═══ INFORMATION SUPPLIED

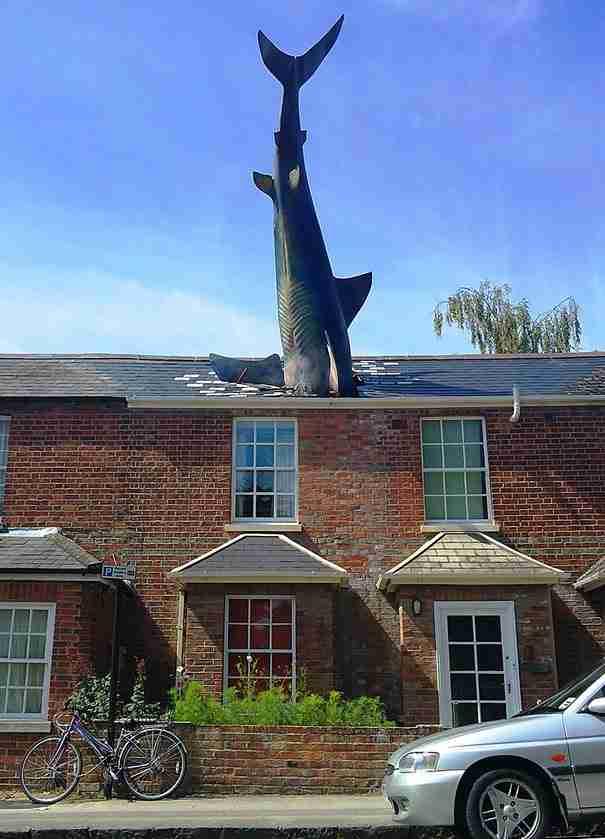 «Ο καρχαρίας» , Οξφόρδη, UK
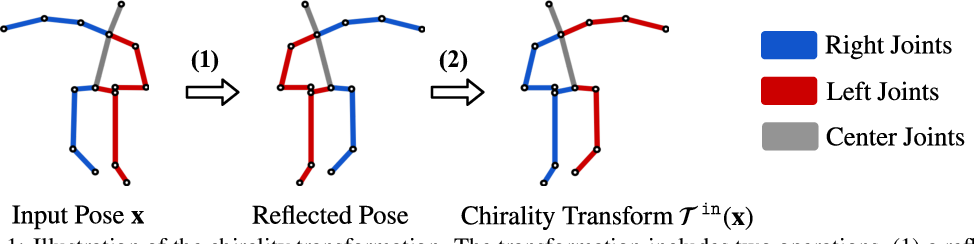 Figure 1 for Chirality Nets for Human Pose Regression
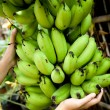 Hand on Banana harvest — Stock Photo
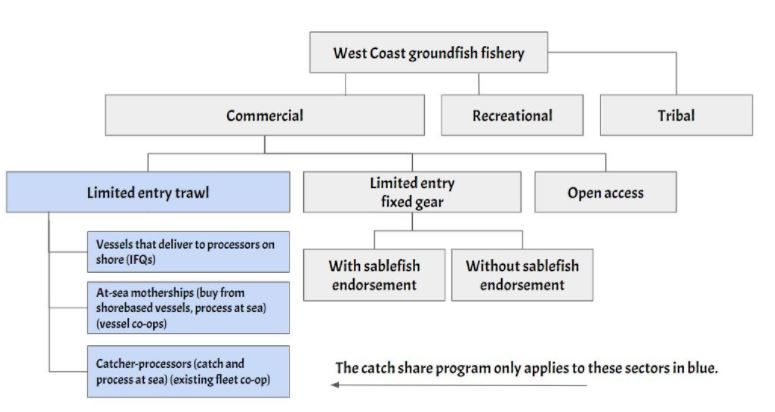 A flow chart showing the sectors of the trawl fishery.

══════

### WHAT YOU HAVE TO DO
Word for word, reproduce all of the data, but keep out the pictures.

### RESULT FOR THIS EXERCISE
 «Ο καρχαρίας» , Οξφόρδη, UK
 Figure 1 for Chirality Nets for Human Pose Regression
 Hand on Banana harvest — Stock Photo
 A flow chart showing the sectors of the trawl fishery.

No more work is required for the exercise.